**DATASET EXCERPT**
-=-=-=-=-

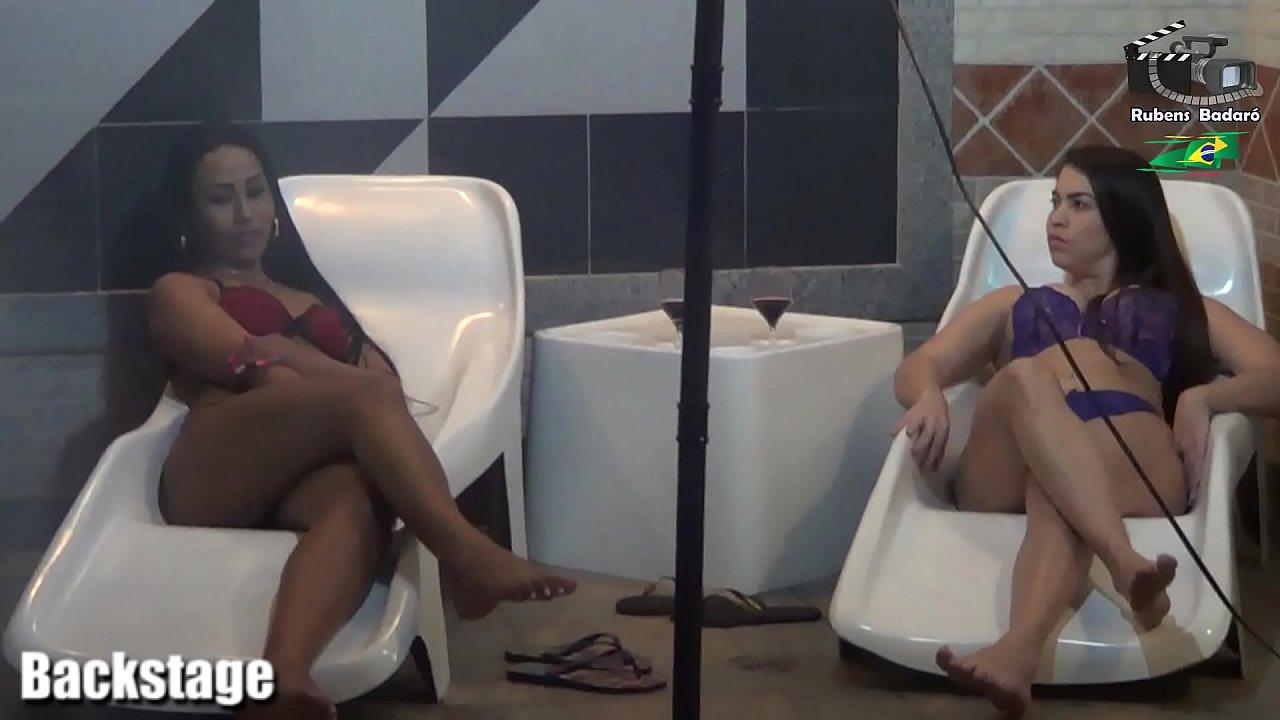 Making of da cena lesbo das estrela Manu Fox vs Amaya Takayo. ( Completo No Xvideo Red )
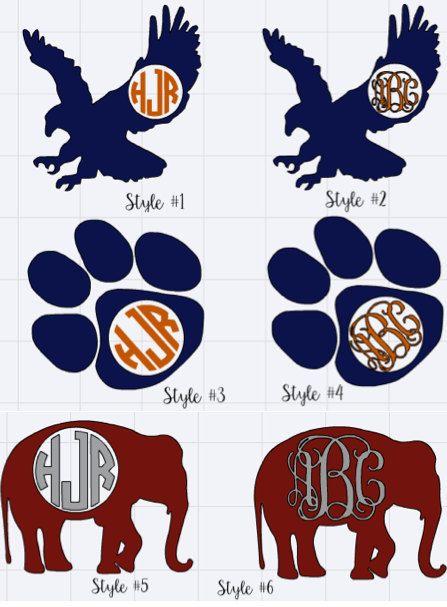 1000 Ideas About Auburn Football On Pinterest Auburn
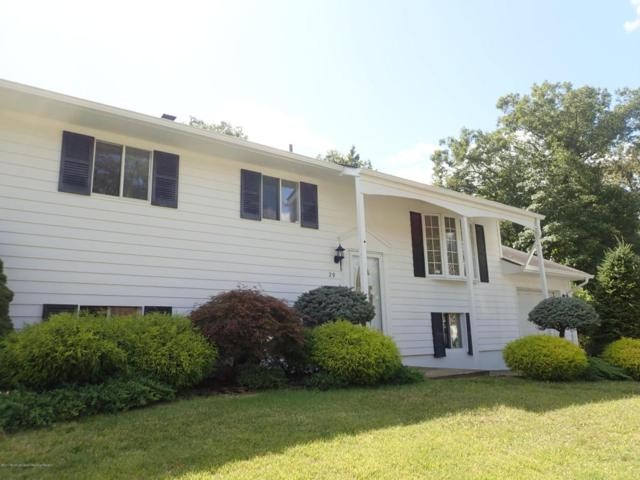 29 Princeton Drive, Howell, NJ 07731 (MLS #21735606) :: The Dekanski Home Selling Team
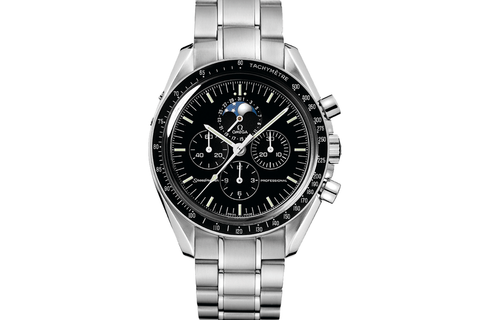 Omega Speedmaster Moonwatch Professional Moonphase Chronograph 42mm Stainless Steel on Bracelet - Black Dial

-=-=-=-=-

Restate the data above exactly, stripping out each image.

 Making of da cena lesbo das estrela Manu Fox vs Amaya Takayo. ( Completo No Xvideo Red )
 1000 Ideas About Auburn Football On Pinterest Auburn
 29 Princeton Drive, Howell, NJ 07731 (MLS #21735606) :: The Dekanski Home Selling Team
 Omega Speedmaster Moonwatch Professional Moonphase Chronograph 42mm Stainless Steel on Bracelet - Black Dial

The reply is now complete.